Opposition lawmaker Um Sam An is escorted through the grounds of the Supreme Court last month in Phnom Penh.
Opposition lawmaker Um Sam An is escorted through the grounds of the Supreme Court last month in Phnom Penh. Heng Chivoan

CNRP's Um Sam An leaves ‘illegal’ court hearing

The dock at the Phnom Penh Municipal Court was empty yesterday in the case against opposition lawmaker Um Sam An after the defendant and his team of three lawyers stormed out just minutes into the hearing, decrying the proceedings as “illegal”.

Sam An, of the Cambodia National Rescue Party, was arrested in the early hours of April 11 in Siem Reap, shortly after his return to the Kingdom from abroad, and charged with “incitement to commit a felony (causing chaos in society)” and “incitement to cause discrimination”.

The charges sprang from a number of Facebook posts relating to the controversial Vietnam-Cambodia border, which Sam An, who also holds US citizenship, claimed the government had used incorrect maps to demarcate.

Sam An and his legal team had requested that the judge postpone the case, saying the Supreme Court had yet to rule on whether his parliamentary immunity rendered his initial arrest invalid.

However, judge Heng Sokna chose to continue the trial after prosecutor Kuch Kimlong argued the parliament’s decision to allow authorities to proceed with the case after Sam An’s arrest was binding.

Sam An said he could not cooperate with the court, maintaining that suspension of his immunity required a two-thirds majority vote – as happened last week in the case of opposition Senator Thak Lany.

“This hearing is an illegal hearing, because the trial is against a lawmaker with 100 per cent immunity,” he said.

Before leaving the chamber, defence lawyer Choung Choungy had argued that the arrest, interrogation and detention of his client were unconstitutional.

“I am sure Um Sam An didn’t make any mistake. But the authorities made a mistake in the procedure,” he said. “It is the right of expression. And until now, we have no law about the internet, about Facebook.

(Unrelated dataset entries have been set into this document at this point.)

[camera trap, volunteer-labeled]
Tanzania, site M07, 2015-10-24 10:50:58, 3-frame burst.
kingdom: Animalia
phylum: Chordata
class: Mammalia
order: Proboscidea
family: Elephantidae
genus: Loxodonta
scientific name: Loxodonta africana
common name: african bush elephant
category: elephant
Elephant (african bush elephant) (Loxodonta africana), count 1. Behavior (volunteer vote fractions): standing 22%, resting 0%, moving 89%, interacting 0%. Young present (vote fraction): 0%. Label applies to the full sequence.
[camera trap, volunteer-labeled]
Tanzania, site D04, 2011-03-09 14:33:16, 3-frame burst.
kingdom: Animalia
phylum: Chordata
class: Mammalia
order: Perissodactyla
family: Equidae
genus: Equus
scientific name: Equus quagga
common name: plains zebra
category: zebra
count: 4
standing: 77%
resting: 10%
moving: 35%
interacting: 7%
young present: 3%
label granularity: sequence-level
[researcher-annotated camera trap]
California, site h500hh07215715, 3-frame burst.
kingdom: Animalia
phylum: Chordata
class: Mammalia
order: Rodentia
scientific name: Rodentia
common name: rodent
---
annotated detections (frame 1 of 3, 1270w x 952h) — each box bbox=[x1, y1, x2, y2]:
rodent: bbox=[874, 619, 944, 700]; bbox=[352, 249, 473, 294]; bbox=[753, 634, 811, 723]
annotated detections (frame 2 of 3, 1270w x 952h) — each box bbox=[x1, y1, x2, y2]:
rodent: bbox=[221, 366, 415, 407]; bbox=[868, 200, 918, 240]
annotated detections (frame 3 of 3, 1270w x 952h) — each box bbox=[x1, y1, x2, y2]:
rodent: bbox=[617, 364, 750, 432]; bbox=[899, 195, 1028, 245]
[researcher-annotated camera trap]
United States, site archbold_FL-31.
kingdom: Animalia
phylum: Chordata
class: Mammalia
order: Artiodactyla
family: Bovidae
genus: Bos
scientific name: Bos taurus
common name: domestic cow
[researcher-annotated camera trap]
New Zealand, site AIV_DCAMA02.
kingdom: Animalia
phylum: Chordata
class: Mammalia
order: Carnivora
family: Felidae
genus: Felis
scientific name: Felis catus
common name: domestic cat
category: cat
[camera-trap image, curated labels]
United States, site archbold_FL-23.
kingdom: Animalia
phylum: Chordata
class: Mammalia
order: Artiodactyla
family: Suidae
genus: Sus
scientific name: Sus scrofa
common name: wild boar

No law, not guilty.”

But despite the absence of the defendant and his defence team, the trial resumed, with the chamber hearing police testimony and examing the answers Sam An had given police after his arrest. It also looked at his Facebook posts, showed video clips and aired radio interviews concerning the Vietnamese presence on economic land concessions.

The prosecution, unimpeded, argued that the evidence demonstrated Sam An had committed a crime that had caused chaos to the public order. A verdict is due on October 10.

Law expert Sok Sam Oeun said that while conducting proceedings without the defence present smacked of unfairness, “the law cannot favour the accused if the accused walks out”.

“The problem is the accused himself waived his rights . . . he lost an opportunity to defend his claim,” he said.

However, he added, as a pending decision by the Supreme Court could affect the validity of the lower court’s trial, the judge ought to have postponed the hearing.

Government spokesman Phay Siphan said a two-thirds majority vote was not required to strip Sam An’s immunity, as he was arrested for an “in flagrante delicto” crime, and that the Ministry of Interior had waited to arrest him after an extended stay in the United States.

“He happens to be a lawmaker but he’s not mature enough,” he said, maintaining Sam An’s views amounted to incitement against the government that “might jeopardise . . . public order”.

“It is increasing tension between Cambodia and Vietnam,” Siphan said. “You’re not supposed to do that.”